After a week, Dick’s depression lifted. When he was sad, Julia made him her baby, holding his handsome head against her breast, but she liked it best when he was confident and could cheer her up, making her laugh and feel taken care of and secure. She had rented an apartment with another girl and she took courses in biology and domestic science in Columbia. When deep fall came, they went to football games and the new shows together, and walked through the first snow in Central Park, and several times a week spent long evenings together in front of her fire. But time was going by and they were both impatient. Just before Christmas, an unfamiliar visitor--Phil Hoffman--presented himself at her door. It was the first time in many months. New York, with its quality of many independent ladders set side by side, is unkind to even the meetings of close friends; so, in the case of strained relations, meetings are easy to avoid.

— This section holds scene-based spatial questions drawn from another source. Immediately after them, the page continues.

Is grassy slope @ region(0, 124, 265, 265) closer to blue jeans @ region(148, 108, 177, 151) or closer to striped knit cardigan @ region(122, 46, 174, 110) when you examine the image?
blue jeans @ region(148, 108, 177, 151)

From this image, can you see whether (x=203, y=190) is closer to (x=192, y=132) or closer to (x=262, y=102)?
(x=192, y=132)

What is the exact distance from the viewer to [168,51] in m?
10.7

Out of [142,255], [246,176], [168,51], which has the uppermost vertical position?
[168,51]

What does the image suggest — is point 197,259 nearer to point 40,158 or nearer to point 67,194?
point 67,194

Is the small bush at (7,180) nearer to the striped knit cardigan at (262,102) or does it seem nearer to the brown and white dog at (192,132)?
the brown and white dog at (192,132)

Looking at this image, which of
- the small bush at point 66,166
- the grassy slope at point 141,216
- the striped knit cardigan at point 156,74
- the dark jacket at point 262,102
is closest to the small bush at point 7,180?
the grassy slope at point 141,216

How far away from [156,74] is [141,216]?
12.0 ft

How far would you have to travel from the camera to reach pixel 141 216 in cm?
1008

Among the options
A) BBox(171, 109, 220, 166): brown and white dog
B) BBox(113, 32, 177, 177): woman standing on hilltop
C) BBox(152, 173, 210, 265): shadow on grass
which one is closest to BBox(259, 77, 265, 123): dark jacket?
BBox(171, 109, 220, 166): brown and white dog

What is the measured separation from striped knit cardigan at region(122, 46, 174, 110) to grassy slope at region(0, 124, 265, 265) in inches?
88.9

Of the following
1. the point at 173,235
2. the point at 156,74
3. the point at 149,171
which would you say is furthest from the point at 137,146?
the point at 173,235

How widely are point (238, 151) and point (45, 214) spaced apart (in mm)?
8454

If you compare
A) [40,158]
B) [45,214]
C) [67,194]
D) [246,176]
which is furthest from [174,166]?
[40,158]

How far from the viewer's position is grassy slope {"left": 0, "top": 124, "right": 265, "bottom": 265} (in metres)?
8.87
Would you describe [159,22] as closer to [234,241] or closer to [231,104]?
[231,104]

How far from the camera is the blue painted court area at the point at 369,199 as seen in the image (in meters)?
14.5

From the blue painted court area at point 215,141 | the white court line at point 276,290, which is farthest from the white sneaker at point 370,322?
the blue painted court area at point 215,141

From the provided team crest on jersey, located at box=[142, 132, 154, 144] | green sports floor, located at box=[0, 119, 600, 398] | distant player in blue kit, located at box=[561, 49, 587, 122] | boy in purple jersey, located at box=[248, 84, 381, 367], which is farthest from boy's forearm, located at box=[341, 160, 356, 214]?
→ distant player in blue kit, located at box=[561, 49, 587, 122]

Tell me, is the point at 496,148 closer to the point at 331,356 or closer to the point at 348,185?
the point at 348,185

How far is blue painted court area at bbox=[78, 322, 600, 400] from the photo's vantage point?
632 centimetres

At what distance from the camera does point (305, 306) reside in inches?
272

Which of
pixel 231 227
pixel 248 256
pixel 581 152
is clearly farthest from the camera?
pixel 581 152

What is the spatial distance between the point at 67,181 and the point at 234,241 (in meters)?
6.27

And they were strange to each other. Since his expressed skepticism of Dick, he was automatically her enemy; on another count, she saw that he had improved, some of the hard angles were worn off; he was now an assistant district attorney, moving around with increasing confidence through his profession.
“So you’re going to marry Dick?” he said. “When?”
“Soon now. When mother comes East.”
He shook his head emphatically. “Julia, don’t marry Dick. This isn’t jealousy--I know when I am licked--but it seems awful for a lovely girl like you to take a blind dive into a lake full of rocks. What makes you think that people change their courses? Sometimes they dry up or even flow into a parallel channel, but I’ve never known anybody to change.”
“Dick’s changed.”
“Maybe so. But isn’t that an enormous ‘maybe’? If he was unattractive and you liked him, I’d say go ahead with it. Maybe I’m all wrong, but it’s so darn obvious that what fascinates you is that handsome pan of his and those attractive manners.”
“You don’t know him,” Julia answered loyally. “He’s different with me. You don’t know how gentle he is, and responsive. Aren’t you being rather small and mean?”
“Hm.” Phil thought for a moment. “I want to see you again in a few days. Or perhaps I’ll speak to Dick.”
“You let Dick alone,” she cried. “He has enough to worry him without your nagging him. If you were his friend you’d try to help him instead of coming to me behind his back.”
“I’m your friend first.”
“Dick and I are one person now.”
But three days later Dick came to see her at an hour when he would usually have been at the o
ffice.
“I’m here under compulsion,” he said lightly, “under threat of exposure by Phil Hoffman.”
Her heart dropping like a plummet. “Has he given up?” she thought. “Is he drinking again?”
“It’s about a girl. You introduced me to her last summer and told me to be very nice to her--Esther Cary.”
Now her heart was beating slowly.
“After you went to California I was lonesome and I ran into her. She’d liked me that day, and for a while we saw quite a bit of each other. Then you came back and I broke it off. It was a little difficult; I hadn’t realized that she was so interested.”
“I see.” Her voice was starved and aghast.
“Try and understand. Those terribly lonely evenings. I think if it hadn’t been for Esther, I’d have fallen off the wagon. I never loved her--I never loved anybody but you--but I had to see somebody who liked me.”
He put his arm around her, but she felt cold all over and he drew away.
“Then any woman would have done,” Julia said slowly. “It didn’t matter who.”
“No!” he cried.
“I stayed away so long to let you stand on your own feet and get back your self-respect by yourself.”
“I only love you, Julia.”
“But any woman can help you. So you don’t really need me, do you?”
His face wore that vulnerable look that Julia had seen several times before; she sat on the arm of his chair and ran her hand over his cheek.
“Then what do you bring me?” she demanded. “I thought that there’d be the accumulated strength of having beaten your weakness. What do you bring me now?”